• [Instrução a]: Redigite sem nenhuma alteração as linhas dos registros, da linha que contém "Relative to the" até a linha que contém "How much of", incluindo as duas.

• [Texto fornecido]:
◇ ◇ ◇
Cresci ouvindo que “o trabalho enobrece o homem”. Meu pai, a quem devo muito dos meus valores, repetia insistentemente esta frase, mesmo que eu tivesse apenas 14 anos e estivesse longe de ser um adulto que dependesse do trabalho. Este valor, porém, ficou fortemente gravado na prática. Nesta idade, já trabalhava com ele durante o verão para ganhar um “troquinho”. Ele foi justo e remunerou-me adequadamente. Enquanto meus amigos iam para a piscina do clube curtir o verão, eu e meu irmão ralávamos carregando caixas de bebida. Ao final do mês, porém, tínhamos um bom dinheiro para fazermos o que quiséssemos com ele. Isso se repetiu por, no mínimo, três anos seguidos.
Aprendi, assim, na minha adolescência, e comprovei logo no início da minha vida adulta, que trabalho não traz apenas dinheiro, mas uma satisfação muito forte. Um senso de realização magnífico. Sigmund Freud escreveu: “Para um homem ser feliz, basta trabalho e amor”. Claro que estamos falando de um trabalho que nos estimula, que nos dá prazer. Quando assim o for, é fonte de felicidade. Mais que importante e necessário, ele é um pilar das nossas vidas. E me refiro a qualquer tipo de trabalho, desde aquele realizado por uma dona de casa, de um funcionário de uma empresa, de um profissional autônomo, de alguém que presta serviços comunitários, etc. Trabalho que, de alguma forma, traz uma satisfação para quem o realiza.
◇ ◇ ◇
• [Instrução b]: Reproduza fielmente o trecho do texto sobre o valor do trabalho, de "Cresci ouvindo que" até "três anos seguidos.".

• [Registros armazenados]:
◇ ◇ ◇
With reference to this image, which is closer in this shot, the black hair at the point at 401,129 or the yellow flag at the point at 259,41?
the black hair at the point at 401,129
◇ ◇ ◇
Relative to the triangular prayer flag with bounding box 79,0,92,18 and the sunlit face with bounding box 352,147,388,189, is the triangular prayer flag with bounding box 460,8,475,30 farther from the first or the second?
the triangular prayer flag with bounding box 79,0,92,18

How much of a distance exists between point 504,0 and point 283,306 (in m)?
◇ ◇ ◇
• [Resposta desenvolvida a]:
Relative to the triangular prayer flag with bounding box 79,0,92,18 and the sunlit face with bounding box 352,147,388,189, is the triangular prayer flag with bounding box 460,8,475,30 farther from the first or the second?
the triangular prayer flag with bounding box 79,0,92,18

How much of a distance exists between point 504,0 and point 283,306 (in m)?

• [Resposta desenvolvida b]:
Cresci ouvindo que “o trabalho enobrece o homem”. Meu pai, a quem devo muito dos meus valores, repetia insistentemente esta frase, mesmo que eu tivesse apenas 14 anos e estivesse longe de ser um adulto que dependesse do trabalho. Este valor, porém, ficou fortemente gravado na prática. Nesta idade, já trabalhava com ele durante o verão para ganhar um “troquinho”. Ele foi justo e remunerou-me adequadamente. Enquanto meus amigos iam para a piscina do clube curtir o verão, eu e meu irmão ralávamos carregando caixas de bebida. Ao final do mês, porém, tínhamos um bom dinheiro para fazermos o que quiséssemos com ele. Isso se repetiu por, no mínimo, três anos seguidos.